Evdeki eşyalarını bir bavula tıkıştırdı Derrién. Sonra da Çalışma masasındaki projelerini ve senaryolarını ve onları evrak çantasına koydu. Bavullarını kapının önüne yerleştirdi ve mutfağa yöneldi. Mutfakta oturmuş kahvesini içen ablasına çevirdi gözlerini. Buradan ayrılacağı için ablasına bırakmıştı evi. ''
Hadi ama sadece bir hafta. Zor değil. Hem para da bıraktım. Eğlenirsin gece gündüz '' dedi gülümseyerek ve kahve doldurdu bardağına. Birkaç yudum aldıktan sonra yavaş adımlar ile mutfaktan çıkmaya koyuldu. Arkasından gelen ablasını hissedebiliyordu. Kapıya gelince arkasına döndü ve ablasına sarıldı. Duygu sömürülerini sevmezdi ama ablasıydı bu. Yapmayınca kendi değil ablası üzülüyordu. Aslında bunu da pek umursamıyordu ama yine de yapıyordu. Sıkıca bir birlerine sarıldıktan sonra ablasının öğütlerini dinlemeye koyuldu sıkıntılıca. Sonunda bitince gözlerini devirdi ve bavullarını eline alarak arabasına gitti. Arka bagajı açarak bavullarını ve çantasını koydu.Sonra da arabasına şöyşe bir uzaktan baktı. Beyaz ve parıl parıldı.
- Spoiler:
Hızla arabaya bindi ve Empire'e yol aldı. Bu oteli oldu olası seviyordu. Birkaç saate orada olurdu J. Arada kırmızı ışıkları kaçırsa da iyi bir sürücüydü. Yolda birkaç bayan belki de sadece arabaya binmek olsun diye otostp çekmişti. Buna karşılık ilgilenmeyerek gülümsemişti. Otelin önüne geldiğinde Arabasını anahtarını teslim etti ve bavullarını bagajdan çıkardı. Çıkarmasıyla genç bir çocuğun elinden almasıyla irkildi.

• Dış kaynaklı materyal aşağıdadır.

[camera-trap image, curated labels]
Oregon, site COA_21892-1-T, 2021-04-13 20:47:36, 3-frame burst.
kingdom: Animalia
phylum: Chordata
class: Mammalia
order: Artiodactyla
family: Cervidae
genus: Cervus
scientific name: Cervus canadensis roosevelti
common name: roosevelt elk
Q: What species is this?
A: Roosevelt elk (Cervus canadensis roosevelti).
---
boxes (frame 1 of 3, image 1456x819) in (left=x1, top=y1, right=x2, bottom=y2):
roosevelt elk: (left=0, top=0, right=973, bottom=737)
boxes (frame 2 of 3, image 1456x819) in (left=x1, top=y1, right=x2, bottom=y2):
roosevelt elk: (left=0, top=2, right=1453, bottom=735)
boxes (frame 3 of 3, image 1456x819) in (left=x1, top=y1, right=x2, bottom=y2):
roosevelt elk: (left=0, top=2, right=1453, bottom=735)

'' Hoş geldiniz Bay Derrién. '' dedi ve bavullarla birlikte otele girdi. Hemen arkasından da Derrién girdi ve derin bir nefes alarak yürümeye başladı. Rahatlamıştı. Oteldeki sıcak renk ve ortam onu yumuşatmıştı. Oturma takımlarına doğru yürüdü ve koltuklardan birine oturdu. Arkasına yaslandı. Birkaç dakika sonra bavullarını taşıyan genç odasının anahtarını Derrién'e uzattı. Anahtarı aldı hızlıca ve yerinden kalktı. Bar kısmına geçerek içmeye başladı. Koktely'den tekilaya doğru... Viski'nin yerini hiçbir şey tutmazdı J.D için ama tekila da iyiydi. İlk önce pamağını tuzladı sonra limon ağzına götürdü ve arkasından tekilayı içti. Boğazını yakan içkiyle kendine geldi. Arada efkar yapar içerdi böyle ama zararsızdı. Sadece iki gün olmuştu ayrılalı. Belki de içmesinin nedeni buydu.
Gece yarısını çoktan geçmişti zaman. Yavaş yavaş yerinden kalktı. Etrafı dönüyordu ve dengesini bulamıyordu. Islık çala çala ilerliyordu. Artık ona laf eden olmuyordu bu otelde. Herkes onu tanıyordu. İçiyordu ama kavga çıkarmıyordu. Zaten genelde böyle olurdu bu otelde. İçer içer kavga etmeden odana gidersin. Sonra yatağına uzanır uyuya kalırsın. Kendine gelmen için kahve yapacak kişi bile bulunmazdı.
Oda katına geldiğinde oda numarasına baktı. 327 numaralı odaydı. Yanlış görmediyse iyiydi. Beyaz kapıya doğru ilerledi ve anahtarı deliğe sokmaya çalıştı. Her deneyişinde olmuyordu.
'' Lanet olsun! Nasıl bir oda bu böyle. Kendi anahtarı bile açmıyor '' diye söylendi. Ve denemeye devam etti.